Testing Apex @future Methods in Salesforce

To write functional Apex unit tests for methods having the future annotation, all you need to do is use Test.startTest() and Test.stopTest(). The general structure of your testMethod will look like the following.

Whether it's scheduled Apex or @future Apex, calling Test.stopTest() will cause those methods to run in sequence in your test method. Test.stopTest() then allows you to validate the results of @future Apex using normal means.

Deploying Destructive Changes Using Workbench

Sometimes, especially in the case of custom Apex or Visualforce, a Salesforce admin or developer needs to delete components from an org. However, Salesforce's user-friendly change sets feature does not allow admins to propagate component deletions.

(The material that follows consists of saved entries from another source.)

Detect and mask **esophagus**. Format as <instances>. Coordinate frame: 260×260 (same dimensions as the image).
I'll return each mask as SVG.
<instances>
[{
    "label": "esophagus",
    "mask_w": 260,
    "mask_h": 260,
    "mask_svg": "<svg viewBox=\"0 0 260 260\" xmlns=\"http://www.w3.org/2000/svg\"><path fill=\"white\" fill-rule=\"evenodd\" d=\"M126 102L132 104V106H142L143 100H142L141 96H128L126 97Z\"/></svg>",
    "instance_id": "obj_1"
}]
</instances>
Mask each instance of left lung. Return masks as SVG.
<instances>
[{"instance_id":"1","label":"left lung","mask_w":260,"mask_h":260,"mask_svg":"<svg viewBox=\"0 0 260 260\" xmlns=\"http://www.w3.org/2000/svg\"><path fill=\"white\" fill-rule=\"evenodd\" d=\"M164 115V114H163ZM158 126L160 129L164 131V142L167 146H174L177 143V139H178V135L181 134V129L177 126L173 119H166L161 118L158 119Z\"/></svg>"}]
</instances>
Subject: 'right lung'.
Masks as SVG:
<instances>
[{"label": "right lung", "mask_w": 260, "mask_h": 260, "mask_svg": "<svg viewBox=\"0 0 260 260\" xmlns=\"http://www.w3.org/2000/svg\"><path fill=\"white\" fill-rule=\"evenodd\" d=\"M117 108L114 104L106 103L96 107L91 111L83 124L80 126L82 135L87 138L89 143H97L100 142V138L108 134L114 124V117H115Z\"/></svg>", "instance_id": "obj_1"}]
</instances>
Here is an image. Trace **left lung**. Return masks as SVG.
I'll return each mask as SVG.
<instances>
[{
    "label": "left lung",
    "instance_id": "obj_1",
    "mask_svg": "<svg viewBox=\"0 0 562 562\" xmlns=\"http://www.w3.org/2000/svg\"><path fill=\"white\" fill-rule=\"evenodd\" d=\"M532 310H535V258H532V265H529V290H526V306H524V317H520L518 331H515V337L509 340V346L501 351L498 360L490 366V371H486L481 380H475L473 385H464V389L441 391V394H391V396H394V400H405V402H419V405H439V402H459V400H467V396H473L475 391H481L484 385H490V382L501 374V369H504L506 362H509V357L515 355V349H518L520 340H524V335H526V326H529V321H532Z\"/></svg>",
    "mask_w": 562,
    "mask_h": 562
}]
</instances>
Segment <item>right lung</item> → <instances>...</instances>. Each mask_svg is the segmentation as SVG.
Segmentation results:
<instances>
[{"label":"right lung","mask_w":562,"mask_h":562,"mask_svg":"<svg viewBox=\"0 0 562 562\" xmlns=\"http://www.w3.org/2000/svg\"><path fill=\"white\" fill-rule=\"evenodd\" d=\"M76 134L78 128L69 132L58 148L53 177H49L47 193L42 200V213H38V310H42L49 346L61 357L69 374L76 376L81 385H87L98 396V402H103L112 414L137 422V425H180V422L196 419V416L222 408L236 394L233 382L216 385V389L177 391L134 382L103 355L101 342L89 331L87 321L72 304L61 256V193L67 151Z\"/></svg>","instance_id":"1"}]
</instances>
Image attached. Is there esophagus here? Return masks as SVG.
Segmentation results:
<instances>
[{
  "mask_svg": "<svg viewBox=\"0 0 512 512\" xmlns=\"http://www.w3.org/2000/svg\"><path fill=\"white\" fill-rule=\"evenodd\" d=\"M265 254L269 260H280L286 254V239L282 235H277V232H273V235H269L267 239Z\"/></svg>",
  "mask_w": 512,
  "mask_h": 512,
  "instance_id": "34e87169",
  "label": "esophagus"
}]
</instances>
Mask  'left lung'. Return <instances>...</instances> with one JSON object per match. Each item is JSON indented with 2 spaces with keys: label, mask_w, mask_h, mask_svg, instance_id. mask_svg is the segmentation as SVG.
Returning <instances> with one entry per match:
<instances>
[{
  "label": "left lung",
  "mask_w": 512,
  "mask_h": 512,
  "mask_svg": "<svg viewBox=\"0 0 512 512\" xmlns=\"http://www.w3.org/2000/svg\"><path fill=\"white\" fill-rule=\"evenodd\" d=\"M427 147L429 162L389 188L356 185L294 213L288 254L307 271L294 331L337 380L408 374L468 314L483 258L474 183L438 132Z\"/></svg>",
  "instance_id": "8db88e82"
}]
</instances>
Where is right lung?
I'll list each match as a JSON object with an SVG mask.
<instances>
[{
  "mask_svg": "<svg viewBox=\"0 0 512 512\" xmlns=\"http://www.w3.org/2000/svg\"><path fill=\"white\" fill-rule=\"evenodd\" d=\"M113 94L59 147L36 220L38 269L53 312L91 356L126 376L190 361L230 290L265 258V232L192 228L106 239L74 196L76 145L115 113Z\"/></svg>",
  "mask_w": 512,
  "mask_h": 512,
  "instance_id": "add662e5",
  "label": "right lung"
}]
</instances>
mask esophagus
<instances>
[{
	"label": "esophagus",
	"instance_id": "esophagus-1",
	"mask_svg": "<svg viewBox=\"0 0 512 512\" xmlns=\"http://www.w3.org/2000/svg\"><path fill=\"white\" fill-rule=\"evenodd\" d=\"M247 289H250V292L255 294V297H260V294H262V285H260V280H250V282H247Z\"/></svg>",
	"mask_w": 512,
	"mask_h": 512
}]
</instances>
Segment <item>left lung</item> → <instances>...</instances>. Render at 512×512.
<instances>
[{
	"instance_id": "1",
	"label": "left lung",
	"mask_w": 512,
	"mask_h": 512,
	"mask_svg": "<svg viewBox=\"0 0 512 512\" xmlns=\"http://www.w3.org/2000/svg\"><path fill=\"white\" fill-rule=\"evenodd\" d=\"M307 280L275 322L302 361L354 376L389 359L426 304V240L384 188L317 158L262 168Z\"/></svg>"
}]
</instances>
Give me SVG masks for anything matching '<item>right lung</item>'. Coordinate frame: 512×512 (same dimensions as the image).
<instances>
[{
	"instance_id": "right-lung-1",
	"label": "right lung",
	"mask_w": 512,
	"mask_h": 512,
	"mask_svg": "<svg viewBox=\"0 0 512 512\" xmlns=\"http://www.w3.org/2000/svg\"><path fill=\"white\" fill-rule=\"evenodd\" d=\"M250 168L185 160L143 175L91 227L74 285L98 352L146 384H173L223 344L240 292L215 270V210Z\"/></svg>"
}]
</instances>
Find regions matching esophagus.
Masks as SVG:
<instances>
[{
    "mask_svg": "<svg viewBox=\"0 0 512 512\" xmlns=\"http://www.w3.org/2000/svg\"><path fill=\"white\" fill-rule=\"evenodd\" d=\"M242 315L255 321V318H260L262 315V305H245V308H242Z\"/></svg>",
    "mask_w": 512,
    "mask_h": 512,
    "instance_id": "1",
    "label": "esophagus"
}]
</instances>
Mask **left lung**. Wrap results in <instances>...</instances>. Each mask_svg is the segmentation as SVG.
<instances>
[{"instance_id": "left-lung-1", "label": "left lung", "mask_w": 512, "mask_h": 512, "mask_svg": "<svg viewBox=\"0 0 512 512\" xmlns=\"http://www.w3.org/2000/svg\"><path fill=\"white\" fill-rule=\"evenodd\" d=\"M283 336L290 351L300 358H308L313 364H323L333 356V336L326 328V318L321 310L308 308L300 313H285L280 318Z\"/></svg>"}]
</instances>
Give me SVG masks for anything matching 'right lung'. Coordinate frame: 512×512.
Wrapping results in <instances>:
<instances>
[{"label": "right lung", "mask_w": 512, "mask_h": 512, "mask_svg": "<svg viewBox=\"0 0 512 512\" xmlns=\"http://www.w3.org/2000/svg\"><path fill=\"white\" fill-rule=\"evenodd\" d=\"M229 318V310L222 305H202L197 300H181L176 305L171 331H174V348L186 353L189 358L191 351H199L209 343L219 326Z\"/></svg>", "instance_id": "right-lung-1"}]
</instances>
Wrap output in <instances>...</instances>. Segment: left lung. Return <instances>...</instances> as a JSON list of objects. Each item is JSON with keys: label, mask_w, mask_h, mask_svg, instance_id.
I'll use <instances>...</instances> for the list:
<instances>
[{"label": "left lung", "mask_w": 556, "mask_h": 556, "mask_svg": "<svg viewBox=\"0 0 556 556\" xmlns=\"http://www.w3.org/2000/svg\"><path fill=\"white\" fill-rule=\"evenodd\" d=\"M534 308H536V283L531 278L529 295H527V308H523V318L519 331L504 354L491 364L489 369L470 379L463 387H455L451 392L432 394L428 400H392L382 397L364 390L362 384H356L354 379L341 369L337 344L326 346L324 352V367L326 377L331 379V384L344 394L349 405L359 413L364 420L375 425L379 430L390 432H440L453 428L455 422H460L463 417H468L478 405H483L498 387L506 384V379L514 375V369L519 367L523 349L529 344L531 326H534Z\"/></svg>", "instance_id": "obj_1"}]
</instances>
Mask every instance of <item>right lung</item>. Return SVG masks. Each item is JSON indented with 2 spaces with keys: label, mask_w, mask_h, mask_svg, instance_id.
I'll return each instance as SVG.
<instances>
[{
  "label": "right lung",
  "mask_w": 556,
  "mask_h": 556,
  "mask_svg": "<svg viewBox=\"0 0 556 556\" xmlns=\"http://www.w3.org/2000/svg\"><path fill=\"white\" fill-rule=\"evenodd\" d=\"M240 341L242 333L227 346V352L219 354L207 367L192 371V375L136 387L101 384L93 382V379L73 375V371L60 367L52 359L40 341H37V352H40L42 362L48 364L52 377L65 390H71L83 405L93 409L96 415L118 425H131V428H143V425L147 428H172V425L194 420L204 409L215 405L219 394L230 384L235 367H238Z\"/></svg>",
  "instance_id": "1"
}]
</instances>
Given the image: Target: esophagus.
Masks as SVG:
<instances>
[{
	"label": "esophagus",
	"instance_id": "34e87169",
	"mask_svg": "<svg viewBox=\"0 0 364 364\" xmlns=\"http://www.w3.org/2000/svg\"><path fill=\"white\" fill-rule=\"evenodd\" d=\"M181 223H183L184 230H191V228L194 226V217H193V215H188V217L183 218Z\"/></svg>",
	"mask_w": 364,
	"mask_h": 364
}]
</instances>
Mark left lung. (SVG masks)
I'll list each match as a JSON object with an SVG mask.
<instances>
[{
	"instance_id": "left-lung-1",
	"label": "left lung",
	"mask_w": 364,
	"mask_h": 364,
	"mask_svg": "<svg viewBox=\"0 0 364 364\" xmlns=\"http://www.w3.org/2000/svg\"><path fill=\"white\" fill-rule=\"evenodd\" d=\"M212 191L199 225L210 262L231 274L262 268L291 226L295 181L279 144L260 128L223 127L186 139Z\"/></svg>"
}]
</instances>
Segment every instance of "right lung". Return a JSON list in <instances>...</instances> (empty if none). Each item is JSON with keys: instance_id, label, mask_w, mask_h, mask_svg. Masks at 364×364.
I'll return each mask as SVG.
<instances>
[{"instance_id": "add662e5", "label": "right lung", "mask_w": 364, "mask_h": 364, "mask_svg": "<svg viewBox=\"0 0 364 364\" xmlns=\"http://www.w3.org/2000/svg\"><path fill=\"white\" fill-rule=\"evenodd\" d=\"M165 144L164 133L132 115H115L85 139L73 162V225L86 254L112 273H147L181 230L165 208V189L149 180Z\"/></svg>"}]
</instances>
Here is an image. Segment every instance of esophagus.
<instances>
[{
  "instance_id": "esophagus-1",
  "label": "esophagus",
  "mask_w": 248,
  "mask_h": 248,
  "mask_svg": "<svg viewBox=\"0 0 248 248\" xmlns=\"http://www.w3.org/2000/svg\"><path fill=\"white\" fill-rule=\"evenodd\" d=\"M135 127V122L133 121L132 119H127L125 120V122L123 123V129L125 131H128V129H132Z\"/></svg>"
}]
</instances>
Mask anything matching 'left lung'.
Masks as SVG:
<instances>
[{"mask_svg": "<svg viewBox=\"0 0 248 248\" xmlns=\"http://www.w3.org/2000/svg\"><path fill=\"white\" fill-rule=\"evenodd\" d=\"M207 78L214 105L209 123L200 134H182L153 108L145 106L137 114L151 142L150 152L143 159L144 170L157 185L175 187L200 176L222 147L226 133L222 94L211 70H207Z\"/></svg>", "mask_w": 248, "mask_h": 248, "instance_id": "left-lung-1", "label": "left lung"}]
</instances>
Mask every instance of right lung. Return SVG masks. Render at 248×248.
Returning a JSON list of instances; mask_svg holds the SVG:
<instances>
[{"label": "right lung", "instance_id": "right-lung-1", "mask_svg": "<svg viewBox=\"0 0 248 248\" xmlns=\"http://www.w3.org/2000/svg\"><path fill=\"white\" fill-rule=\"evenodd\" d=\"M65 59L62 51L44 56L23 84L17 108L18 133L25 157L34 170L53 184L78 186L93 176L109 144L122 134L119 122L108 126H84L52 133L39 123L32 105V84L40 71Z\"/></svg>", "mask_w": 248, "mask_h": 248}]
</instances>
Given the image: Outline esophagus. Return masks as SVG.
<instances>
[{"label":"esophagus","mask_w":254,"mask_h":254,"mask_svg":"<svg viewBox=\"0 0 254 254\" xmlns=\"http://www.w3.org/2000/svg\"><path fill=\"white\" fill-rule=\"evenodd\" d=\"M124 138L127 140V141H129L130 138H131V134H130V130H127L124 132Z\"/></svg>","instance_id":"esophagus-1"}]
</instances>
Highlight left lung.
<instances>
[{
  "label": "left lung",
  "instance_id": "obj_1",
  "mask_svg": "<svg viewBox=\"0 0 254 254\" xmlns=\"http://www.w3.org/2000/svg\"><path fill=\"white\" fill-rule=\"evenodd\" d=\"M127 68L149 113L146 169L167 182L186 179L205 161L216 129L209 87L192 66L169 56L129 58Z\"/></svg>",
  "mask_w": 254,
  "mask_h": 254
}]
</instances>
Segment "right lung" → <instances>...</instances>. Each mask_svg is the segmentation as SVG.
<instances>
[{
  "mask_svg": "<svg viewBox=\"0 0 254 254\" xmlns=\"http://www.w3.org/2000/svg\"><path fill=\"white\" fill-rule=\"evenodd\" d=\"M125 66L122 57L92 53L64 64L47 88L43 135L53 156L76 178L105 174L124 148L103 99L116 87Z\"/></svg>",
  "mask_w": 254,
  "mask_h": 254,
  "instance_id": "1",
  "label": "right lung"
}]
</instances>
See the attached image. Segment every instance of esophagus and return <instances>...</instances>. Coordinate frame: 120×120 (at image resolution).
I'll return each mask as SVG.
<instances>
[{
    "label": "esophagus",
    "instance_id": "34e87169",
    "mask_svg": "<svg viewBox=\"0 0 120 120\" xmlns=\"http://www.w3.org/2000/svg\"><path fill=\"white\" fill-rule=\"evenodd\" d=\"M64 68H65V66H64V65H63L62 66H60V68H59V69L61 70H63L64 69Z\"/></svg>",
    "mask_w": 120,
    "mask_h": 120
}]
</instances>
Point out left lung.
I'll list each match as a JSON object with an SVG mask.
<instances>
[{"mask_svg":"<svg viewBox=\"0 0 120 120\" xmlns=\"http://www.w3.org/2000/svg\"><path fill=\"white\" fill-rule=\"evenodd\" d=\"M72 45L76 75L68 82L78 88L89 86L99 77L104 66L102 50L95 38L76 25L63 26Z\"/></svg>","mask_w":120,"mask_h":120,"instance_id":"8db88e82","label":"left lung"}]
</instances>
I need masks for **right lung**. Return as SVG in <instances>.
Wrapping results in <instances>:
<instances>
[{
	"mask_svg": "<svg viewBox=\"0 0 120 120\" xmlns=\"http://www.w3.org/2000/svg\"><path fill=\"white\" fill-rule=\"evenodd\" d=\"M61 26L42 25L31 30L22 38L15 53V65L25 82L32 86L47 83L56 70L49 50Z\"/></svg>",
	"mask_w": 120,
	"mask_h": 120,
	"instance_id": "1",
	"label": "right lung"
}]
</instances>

The only semi-automated alternative to performing these deletions, especially in production orgs, is to leverage the metadata API.

Fortunately, with the availability of Workbench on Developer Force, the steps required for deploying destructive changes (that delete components) are pretty simple:

1. Create a package.xml file
2. Create a destructiveChanges.xml file
3. Bundle the two files together in a .zip file
4. Deploy the .zip package using Workbench

As you can see from this sample .zip package, the files are fairly simple and straightforward. Multiple types of metadata can be removed with a single package.

The exact steps for deploying using Workbench 29.0.1 are:

1. Open the migration menu, then click Deploy
2. Click Browse... and select the .zip package file
3. Mark the "Rollback On Error" checkbox
4. Mark the "Single Package" checkbox
5. Mark the "Run All Tests" checkbox
6. Click Next
7. Review the deployment options, then click Deploy

The results, successful or otherwise, will be displayed in Workbench for you to review once the deployment process is complete.